Ressalta-se, ainda, que recentemente, o Supremo Tribunal Federal se manifestou sobre o assunto (HC 97.256 – RS),  sendo declaradas inconstitucionais a expressão "vedada a conversão de suas penas em restritivas de direitos", constante do artigo 44, da Lei nº 11.343/06, bem como a expressão "vedada a conversão em penas restritivas de direitos", inserta no § 4º, do artigo 33, da lei 11.343/06, sendo que após tal julgado, começou a ser possível a aplicação do regime aberto e substituição das penas privativas de liberdade por restritivas de direitos, o que torna desproporcional o acautelamento antes do trânsito em julgado da sentença, sendo, portanto, cabível a concessão da liberdade provisória.

Nesse sentido, encontra-se a jurisprudência de Minas Gerais:

 

HABEAS CORPUS - TRÁFICO ILÍCITO DE SUBSTÂNCIA ENTORPECENTE - PRISÃO EM FLAGRANTE - PEDIDO DE LIBERDADE PROVISÓRIA - DECISÃO NÃO FUNDAMENTADA - CONSTRANGIMENTO ILEGAL EVIDENCIADO. A Lei nº 11.464/07 que deu nova redação ao art. 2ª, inc. II, da Lei nº 8.072/90, afastando o óbice à concessão da liberdade provisória, é a norma aplicável por ser mais benéfica que a nova Lei Antitóxicos. O art. 44 da Lei 11.343/06, não é suficiente para impedir a concessão da liberdade provisória. A decisão que decreta a prisão preventiva ou indefere a liberdade provisória, que deve estar atrelada aos requisitos previstos no artigo 312 do Código de processo penal, sendo imperiosa a necessidade de fundamentação da decisão, com base em fatos que efetivamente justifiquem a excepcionalidade da medida. (HC nº 1.0000.08.481906-9/000(1), Des. Paulo Cézar Dias, Julgado em 14/10/2008, Publicado em 19/11/2008).

 

Tratar da inconstitucionalidade da proibição prevista no art. 44 da Lei 11.343/06 é de fundamental relevância, visto que é um direito individual importante que se encontra cerceado, qual seja a liberdade física do indivíduo, sendo certo que uma norma, se apresentar confronto com a Constituição Federal, não pode ter validade no mundo do jurídico.

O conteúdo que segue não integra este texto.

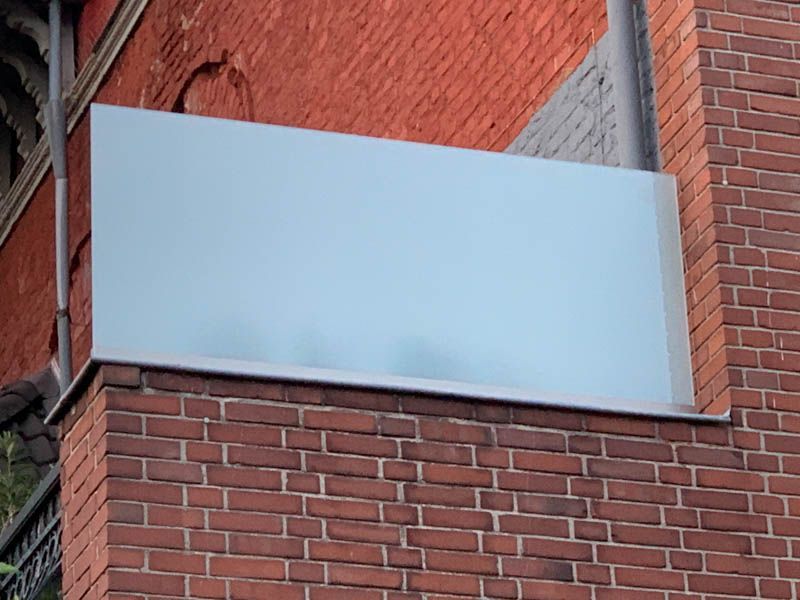 Eine Backsteinmauer mit einem weißen Schild darauf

Por fim, salienta-se que a novel Lei 12.403/11, trouxe a possibilidade de concessão de liberdade provisória, com aplicação de medidas cautelares diversas da prisão.

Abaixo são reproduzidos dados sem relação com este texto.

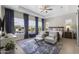 Bedroom with wood ceiling, ceiling fan, and outdoor views at 20795 W San Juan Ave, Buckeye, AZ 85396
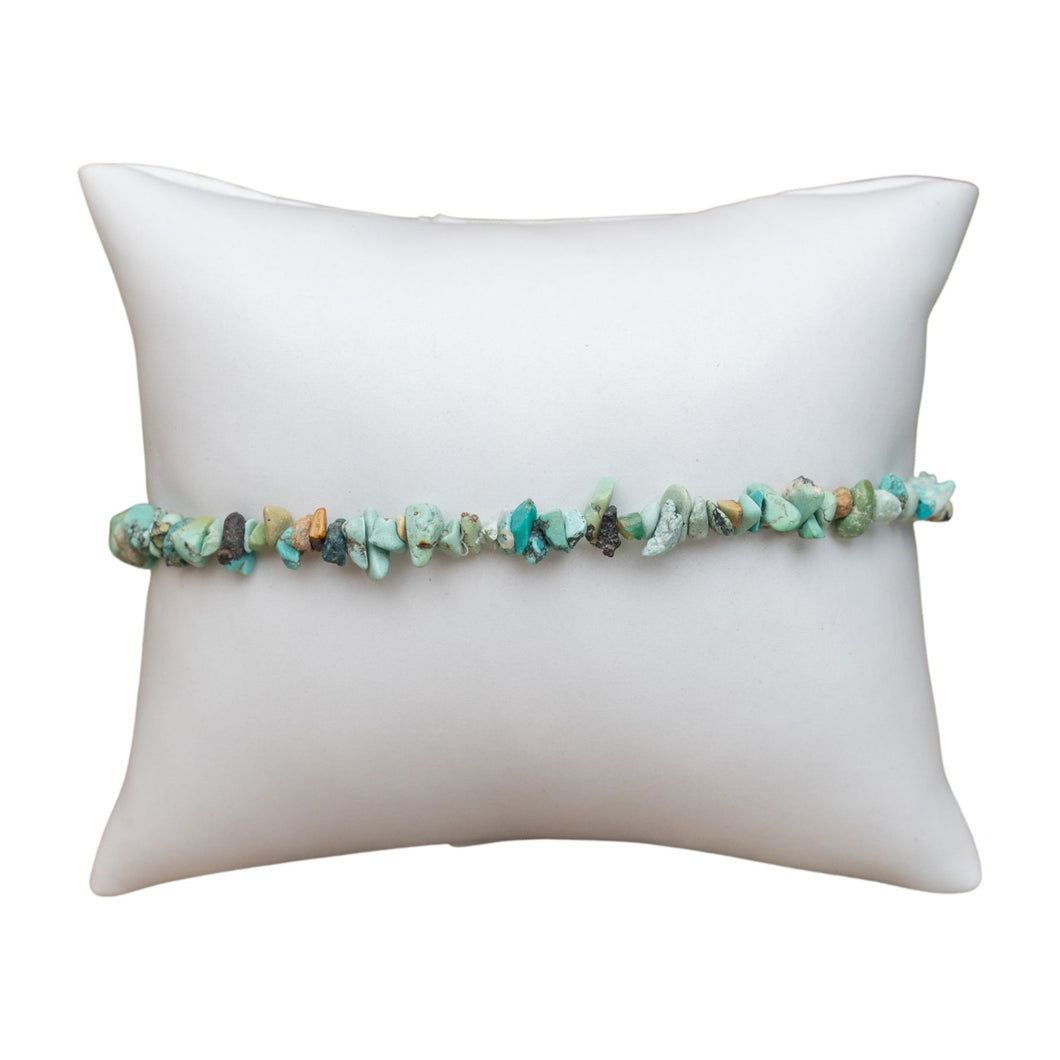 Crystal Chip Bracelet Turquoise on white pillow - Down To Earth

Conclui-se, que, nos dias atuais, a prisão antes do trânsito em julgado da sentença condenatória é uma exceção, e não regra, sendo que preenchidos os requisitos, a liberdade provisória é cabível também aos delitos de tráfico de drogas, sendo que a vedação significa uma afronta a nossa própria Constituição.

 

  • REFERÊNCIAS BIBLIOGRÁFICAS

 

1. MARCÃO, Renato. Tóxicos. Lei n. 11.343, de 23 de agosto de 2006. Nova Lei de Drogas. Editora Saraiva, 2009.

 

2. NUCCI, Guilherme de Souza. Tratado Jurisprudencial e doutrinário – Parte Especial e Legislação Penal Especial. Volume II. Editora Revista dos Tribunais.

 

3. BRASILEIRO DE LIMA, Renato. Nova Prisão Cautelar, Doutrina, Jurisprudência e Prática. Editora Impetus.